> EXERCISE MATERIAL
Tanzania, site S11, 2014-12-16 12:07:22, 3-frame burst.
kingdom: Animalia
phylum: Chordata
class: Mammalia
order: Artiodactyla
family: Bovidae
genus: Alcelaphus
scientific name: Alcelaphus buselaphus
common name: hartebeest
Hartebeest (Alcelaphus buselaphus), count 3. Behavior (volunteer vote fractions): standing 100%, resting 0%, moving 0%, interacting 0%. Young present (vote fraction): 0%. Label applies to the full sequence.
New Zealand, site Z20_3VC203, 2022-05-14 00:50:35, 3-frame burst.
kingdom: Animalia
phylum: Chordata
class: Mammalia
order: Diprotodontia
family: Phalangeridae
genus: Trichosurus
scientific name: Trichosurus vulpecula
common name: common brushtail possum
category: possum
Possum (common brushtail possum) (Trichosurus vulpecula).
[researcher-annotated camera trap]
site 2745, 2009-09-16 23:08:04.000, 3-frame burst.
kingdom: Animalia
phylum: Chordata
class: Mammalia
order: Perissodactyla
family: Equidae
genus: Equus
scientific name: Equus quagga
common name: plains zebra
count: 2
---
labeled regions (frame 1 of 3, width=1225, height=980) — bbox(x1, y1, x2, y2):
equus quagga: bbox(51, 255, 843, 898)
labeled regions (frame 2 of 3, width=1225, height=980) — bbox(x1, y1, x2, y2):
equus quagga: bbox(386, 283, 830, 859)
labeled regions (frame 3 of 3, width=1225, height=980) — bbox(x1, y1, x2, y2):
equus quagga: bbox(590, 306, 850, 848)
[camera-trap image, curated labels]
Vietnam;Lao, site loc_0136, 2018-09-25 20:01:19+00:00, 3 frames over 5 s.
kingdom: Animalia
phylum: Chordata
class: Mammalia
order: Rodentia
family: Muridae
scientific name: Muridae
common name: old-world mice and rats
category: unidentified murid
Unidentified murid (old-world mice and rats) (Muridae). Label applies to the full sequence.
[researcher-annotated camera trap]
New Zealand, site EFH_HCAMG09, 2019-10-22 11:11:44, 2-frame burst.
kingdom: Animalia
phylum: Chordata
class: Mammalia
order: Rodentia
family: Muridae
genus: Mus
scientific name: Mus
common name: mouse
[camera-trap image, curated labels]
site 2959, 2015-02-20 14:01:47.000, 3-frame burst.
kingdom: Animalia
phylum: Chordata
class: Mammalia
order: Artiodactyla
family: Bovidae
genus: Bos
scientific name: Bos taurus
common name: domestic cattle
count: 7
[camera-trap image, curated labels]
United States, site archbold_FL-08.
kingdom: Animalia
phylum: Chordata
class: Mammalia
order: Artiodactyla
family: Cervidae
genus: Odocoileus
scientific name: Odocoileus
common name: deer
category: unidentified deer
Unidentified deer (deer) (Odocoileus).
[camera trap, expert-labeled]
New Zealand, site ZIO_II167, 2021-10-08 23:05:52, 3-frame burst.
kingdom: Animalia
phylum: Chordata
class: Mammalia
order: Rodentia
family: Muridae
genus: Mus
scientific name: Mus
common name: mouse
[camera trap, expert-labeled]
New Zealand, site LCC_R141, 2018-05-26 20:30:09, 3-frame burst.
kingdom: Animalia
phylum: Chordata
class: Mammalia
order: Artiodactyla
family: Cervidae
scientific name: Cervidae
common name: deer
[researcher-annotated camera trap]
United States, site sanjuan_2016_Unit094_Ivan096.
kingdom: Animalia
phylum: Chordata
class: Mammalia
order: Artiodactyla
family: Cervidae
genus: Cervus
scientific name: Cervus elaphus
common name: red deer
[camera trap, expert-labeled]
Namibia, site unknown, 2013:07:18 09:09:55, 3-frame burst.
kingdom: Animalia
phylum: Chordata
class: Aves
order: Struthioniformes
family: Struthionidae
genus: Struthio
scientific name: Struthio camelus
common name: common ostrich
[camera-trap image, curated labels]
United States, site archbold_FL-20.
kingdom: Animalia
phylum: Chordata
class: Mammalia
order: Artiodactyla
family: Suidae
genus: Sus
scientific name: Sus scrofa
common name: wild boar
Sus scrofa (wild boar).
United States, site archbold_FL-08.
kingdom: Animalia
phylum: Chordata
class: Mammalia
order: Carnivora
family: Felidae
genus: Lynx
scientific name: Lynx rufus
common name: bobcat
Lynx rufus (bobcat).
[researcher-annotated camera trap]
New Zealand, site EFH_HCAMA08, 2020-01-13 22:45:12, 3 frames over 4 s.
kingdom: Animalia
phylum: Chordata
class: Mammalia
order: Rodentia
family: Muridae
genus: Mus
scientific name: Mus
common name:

> TASK TO COMPLETE
Output the listing above word for word.

> ANSWER BELOW
Tanzania, site S11, 2014-12-16 12:07:22, 3-frame burst.
kingdom: Animalia
phylum: Chordata
class: Mammalia
order: Artiodactyla
family: Bovidae
genus: Alcelaphus
scientific name: Alcelaphus buselaphus
common name: hartebeest
Hartebeest (Alcelaphus buselaphus), count 3. Behavior (volunteer vote fractions): standing 100%, resting 0%, moving 0%, interacting 0%. Young present (vote fraction): 0%. Label applies to the full sequence.
New Zealand, site Z20_3VC203, 2022-05-14 00:50:35, 3-frame burst.
kingdom: Animalia
phylum: Chordata
class: Mammalia
order: Diprotodontia
family: Phalangeridae
genus: Trichosurus
scientific name: Trichosurus vulpecula
common name: common brushtail possum
category: possum
Possum (common brushtail possum) (Trichosurus vulpecula).
[researcher-annotated camera trap]
site 2745, 2009-09-16 23:08:04.000, 3-frame burst.
kingdom: Animalia
phylum: Chordata
class: Mammalia
order: Perissodactyla
family: Equidae
genus: Equus
scientific name: Equus quagga
common name: plains zebra
count: 2
---
labeled regions (frame 1 of 3, width=1225, height=980) — bbox(x1, y1, x2, y2):
equus quagga: bbox(51, 255, 843, 898)
labeled regions (frame 2 of 3, width=1225, height=980) — bbox(x1, y1, x2, y2):
equus quagga: bbox(386, 283, 830, 859)
labeled regions (frame 3 of 3, width=1225, height=980) — bbox(x1, y1, x2, y2):
equus quagga: bbox(590, 306, 850, 848)
[camera-trap image, curated labels]
Vietnam;Lao, site loc_0136, 2018-09-25 20:01:19+00:00, 3 frames over 5 s.
kingdom: Animalia
phylum: Chordata
class: Mammalia
order: Rodentia
family: Muridae
scientific name: Muridae
common name: old-world mice and rats
category: unidentified murid
Unidentified murid (old-world mice and rats) (Muridae). Label applies to the full sequence.
[researcher-annotated camera trap]
New Zealand, site EFH_HCAMG09, 2019-10-22 11:11:44, 2-frame burst.
kingdom: Animalia
phylum: Chordata
class: Mammalia
order: Rodentia
family: Muridae
genus: Mus
scientific name: Mus
common name: mouse
[camera-trap image, curated labels]
site 2959, 2015-02-20 14:01:47.000, 3-frame burst.
kingdom: Animalia
phylum: Chordata
class: Mammalia
order: Artiodactyla
family: Bovidae
genus: Bos
scientific name: Bos taurus
common name: domestic cattle
count: 7
[camera-trap image, curated labels]
United States, site archbold_FL-08.
kingdom: Animalia
phylum: Chordata
class: Mammalia
order: Artiodactyla
family: Cervidae
genus: Odocoileus
scientific name: Odocoileus
common name: deer
category: unidentified deer
Unidentified deer (deer) (Odocoileus).
[camera trap, expert-labeled]
New Zealand, site ZIO_II167, 2021-10-08 23:05:52, 3-frame burst.
kingdom: Animalia
phylum: Chordata
class: Mammalia
order: Rodentia
family: Muridae
genus: Mus
scientific name: Mus
common name: mouse
[camera trap, expert-labeled]
New Zealand, site LCC_R141, 2018-05-26 20:30:09, 3-frame burst.
kingdom: Animalia
phylum: Chordata
class: Mammalia
order: Artiodactyla
family: Cervidae
scientific name: Cervidae
common name: deer
[researcher-annotated camera trap]
United States, site sanjuan_2016_Unit094_Ivan096.
kingdom: Animalia
phylum: Chordata
class: Mammalia
order: Artiodactyla
family: Cervidae
genus: Cervus
scientific name: Cervus elaphus
common name: red deer
[camera trap, expert-labeled]
Namibia, site unknown, 2013:07:18 09:09:55, 3-frame burst.
kingdom: Animalia
phylum: Chordata
class: Aves
order: Struthioniformes
family: Struthionidae
genus: Struthio
scientific name: Struthio camelus
common name: common ostrich
[camera-trap image, curated labels]
United States, site archbold_FL-20.
kingdom: Animalia
phylum: Chordata
class: Mammalia
order: Artiodactyla
family: Suidae
genus: Sus
scientific name: Sus scrofa
common name: wild boar
Sus scrofa (wild boar).
United States, site archbold_FL-08.
kingdom: Animalia
phylum: Chordata
class: Mammalia
order: Carnivora
family: Felidae
genus: Lynx
scientific name: Lynx rufus
common name: bobcat
Lynx rufus (bobcat).
[researcher-annotated camera trap]
New Zealand, site EFH_HCAMA08, 2020-01-13 22:45:12, 3 frames over 4 s.
kingdom: Animalia
phylum: Chordata
class: Mammalia
order: Rodentia
family: Muridae
genus: Mus
scientific name: Mus
common name:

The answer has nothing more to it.